WHAT THE TASK ASKS
Nothing but an exact repetition of the listing should be returned.

RECORDS TO PROCESS
----
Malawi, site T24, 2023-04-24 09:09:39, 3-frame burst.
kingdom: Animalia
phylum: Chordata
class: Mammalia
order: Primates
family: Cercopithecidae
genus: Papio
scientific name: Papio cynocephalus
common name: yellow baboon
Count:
----
WRITTEN RESPONSE
Malawi, site T24, 2023-04-24 09:09:39, 3-frame burst.
kingdom: Animalia
phylum: Chordata
class: Mammalia
order: Primates
family: Cercopithecidae
genus: Papio
scientific name: Papio cynocephalus
common name: yellow baboon
Count:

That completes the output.